Parallel to these opposing views of urban security and architecture, the development of new technologies is now giving public authorities and ordinary citizens new means to secure their space and another vision of what security may entail. Typically, surveillance technologies as applied to urban areas, starting with video-cams – whose invention is not new but whose usage, thanks to miniaturization, has expanded dramatically – are essentially used by government authorities and private enterprises. For the most part, their usage corresponds to classic attitudes towards security and they serve to identify criminals great and small, from petty thieves to terrorists.
But the rapid development of electronics has also enabled the ordinary citizen to reenter the debate. The invention and spread of the smartphone in the years 2000 has completely changed the social environment and given individuals a new tool at the tip of their fingers. Thanks to smartphone technology, a new type of insecurity can now be denounced: the insecurity generated by governmental security forces. Until recently, these were only accountable to state or local authorities. In the United States the abuses perpetrated by police forces towards African-Americans, which has been going on for decades, are now part of the public debate thanks to smartphone technology. True, measures to change police attitudes are slow in coming but at least now, the general public is aware that there is a problem, which was not really the case before, at least not to the extent that it is today.
But whether we talk about video-surveillance or citizen awareness, we remain in the domain of traditional responses to insecurity, criminality and governmental abuses. In other words, all this still essentially boils down to visual evidence of a breach of security that one proposes to resolve though legal, judicial, police or other such infrastructures that are already in place and through modes of prevention that essentially revolve around deterrence (the potential criminal or racist police officer hesitates to act through fear of getting caught).
Nevertheless, although still in their infancy, novel proactive initiatives seek to tackle urban security using new technologies in radical ways.

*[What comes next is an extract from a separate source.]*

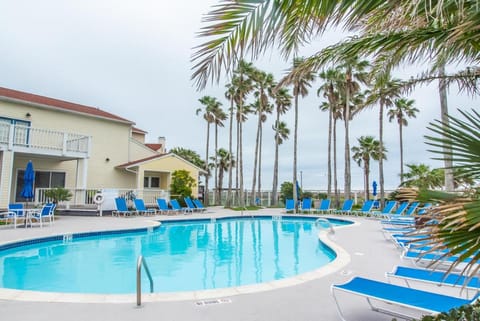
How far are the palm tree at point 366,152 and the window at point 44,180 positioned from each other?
30.3 meters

One example: the city of Eindhoven in the Netherlands, with its revolutionary project of de-escalating aggressive behaviors through the proactive transformation of public street lighting.
Eindhoven is a mid-size city of 230 000 inhabitants, the historic headquarters of the electronic company Philips. It has had an unusually high crime rate compared to other cities in the country. In order to tackle this problem a consortium of local stake holders got together, including city hall, Philips and the Eindhoven Institute of Technology. The consortium then pooled the resources and knowledge available through local channels to identify the immediate danger zones, that is, those specific areas where, for example, brawls were most likely to erupt. In those areas, it proceeded to manipulate the city lights by changing the color and intensity of the street lamps on the spot (from central headquarters), as the situation evolved. According to various extensive studies, light has important effects on human behavior, in particular when it comes to aggressive behavior of groups and individuals.
This initiative is highly original but it is too novel for anyone to draw far ranging conclusions. Evidently, the crime rate of Eindhoven has fallen since the project was put in place but crimes rate have gone down for the Netherlands as a whole. All told though, this initiative could easily be replicated elsewhere. Besides its originality, this experience is especially remarkable in the novel attitudes shown by the stake-holders, both in terms of conceptualization and practical application. Beyond the novelty, one should retain the manner through which the city sought and managed to pool its local resources, skills and competences in order to solve what was essentially a local problem.
In this respect, though steeped inside the daily reality of a city, this experience holds universal value.